[Entries provided]:

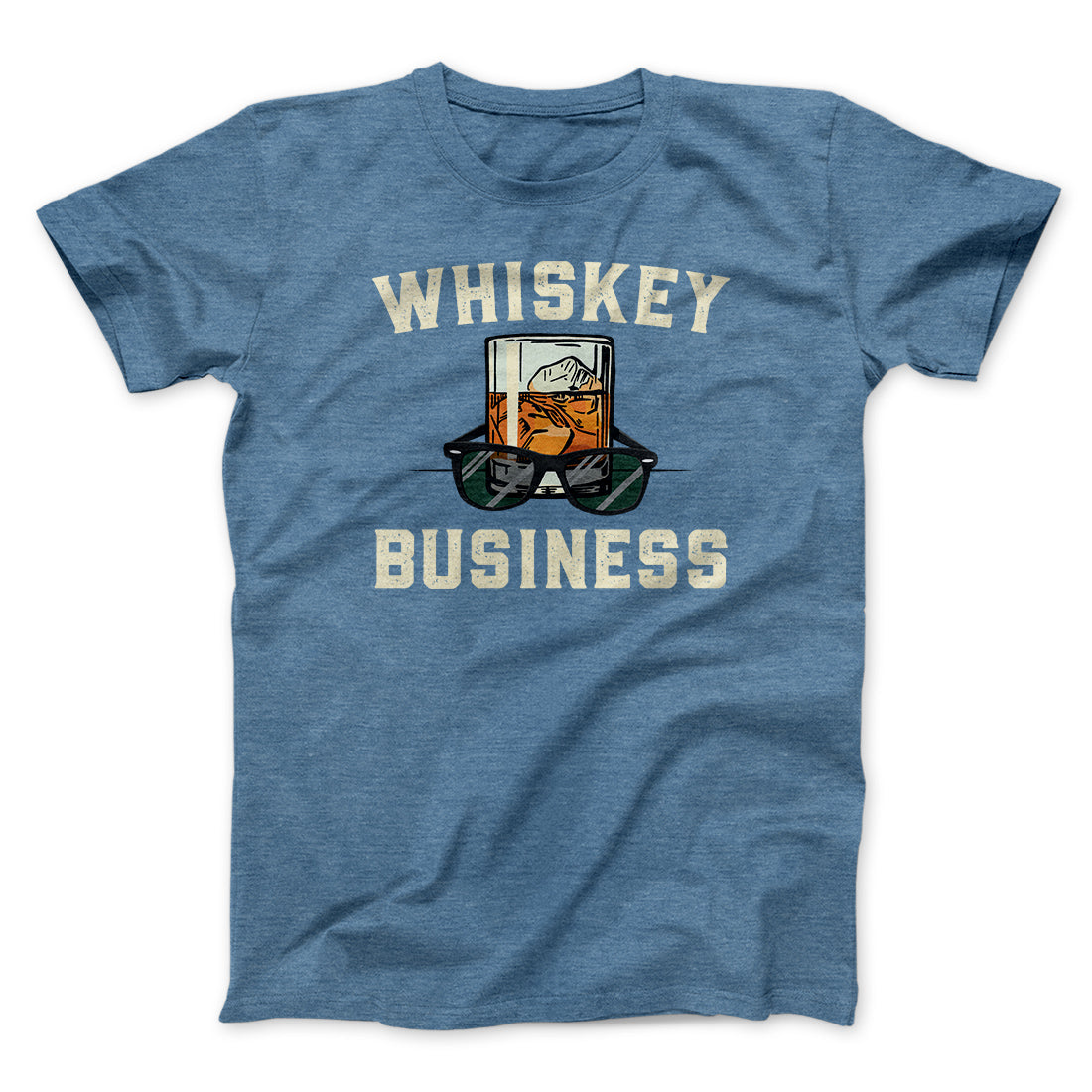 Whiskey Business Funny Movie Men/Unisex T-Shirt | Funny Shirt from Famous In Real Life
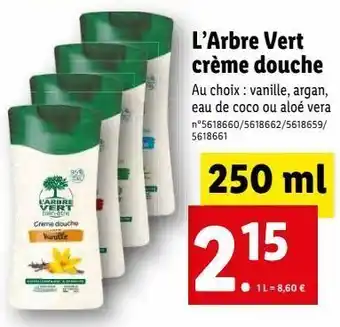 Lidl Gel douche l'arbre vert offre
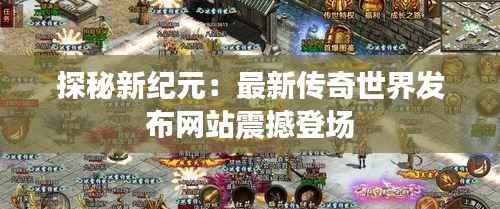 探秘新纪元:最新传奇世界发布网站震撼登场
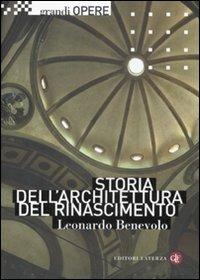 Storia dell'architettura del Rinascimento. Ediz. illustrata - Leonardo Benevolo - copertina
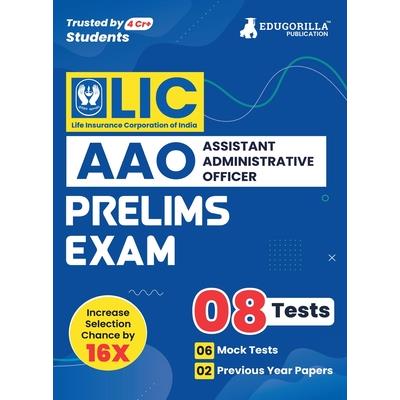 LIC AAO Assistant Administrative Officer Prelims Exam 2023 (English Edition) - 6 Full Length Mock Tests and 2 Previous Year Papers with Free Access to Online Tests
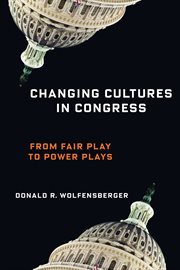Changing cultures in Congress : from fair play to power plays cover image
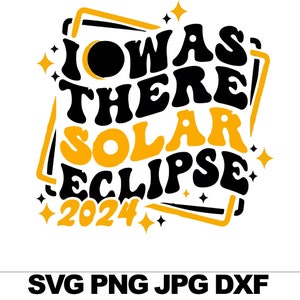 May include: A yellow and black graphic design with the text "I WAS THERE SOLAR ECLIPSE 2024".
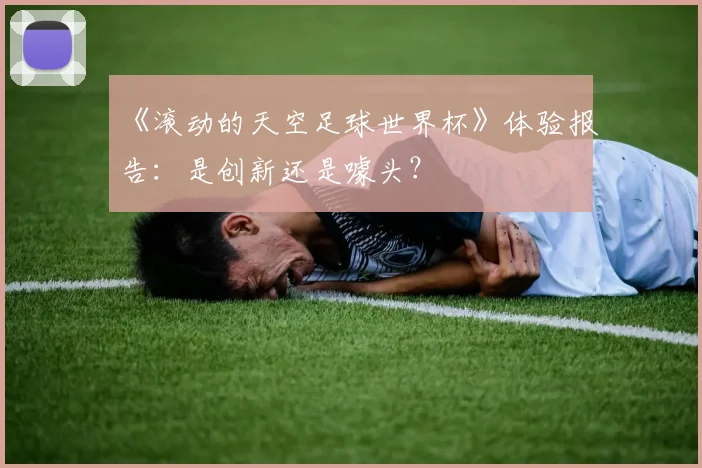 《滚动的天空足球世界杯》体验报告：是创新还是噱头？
==
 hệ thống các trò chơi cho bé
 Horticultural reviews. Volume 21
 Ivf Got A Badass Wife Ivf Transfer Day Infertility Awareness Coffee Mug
...
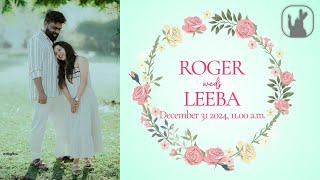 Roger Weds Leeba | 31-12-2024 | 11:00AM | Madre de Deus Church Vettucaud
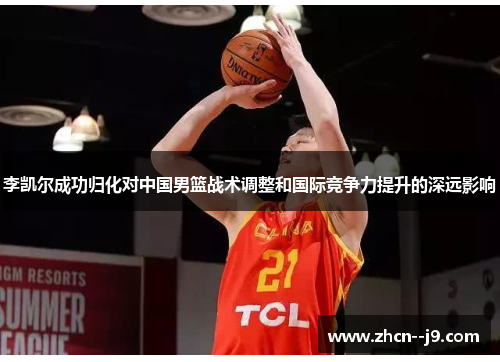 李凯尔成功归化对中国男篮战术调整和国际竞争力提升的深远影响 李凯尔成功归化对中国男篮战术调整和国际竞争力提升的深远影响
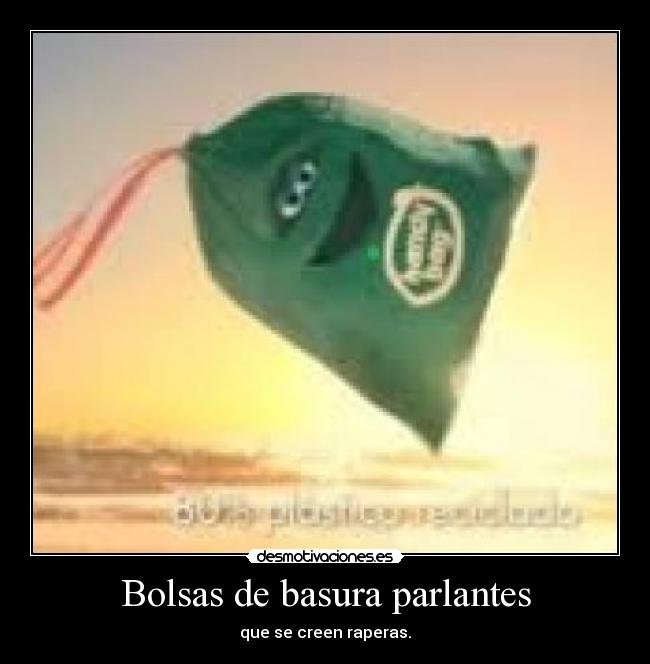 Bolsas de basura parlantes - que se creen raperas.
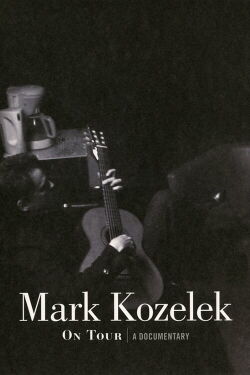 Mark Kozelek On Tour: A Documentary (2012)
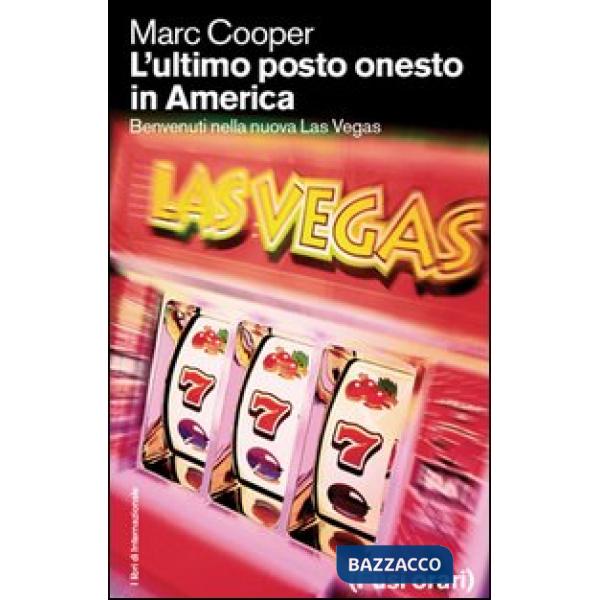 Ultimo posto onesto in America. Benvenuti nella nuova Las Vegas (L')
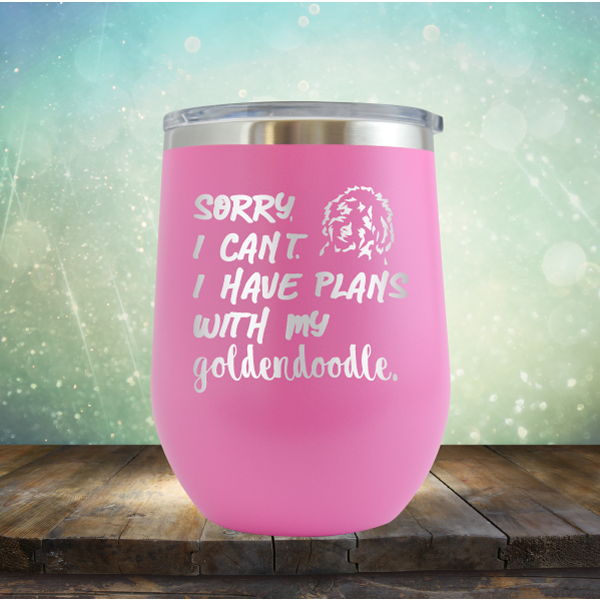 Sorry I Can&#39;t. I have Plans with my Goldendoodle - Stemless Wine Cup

[Your instructions]: Using the data above, print only the lines starting at the one with "探秘新纪元:最新传奇世界发布网站震撼登场" and ending at the one with "Storia dell'architettura del", exactly as they stand, minus the pictures.

[Answer to this exercise]:
 探秘新纪元:最新传奇世界发布网站震撼登场
 Storia dell'architettura del Rinascimento. Ediz. illustrata - Leonardo Benevolo - copertina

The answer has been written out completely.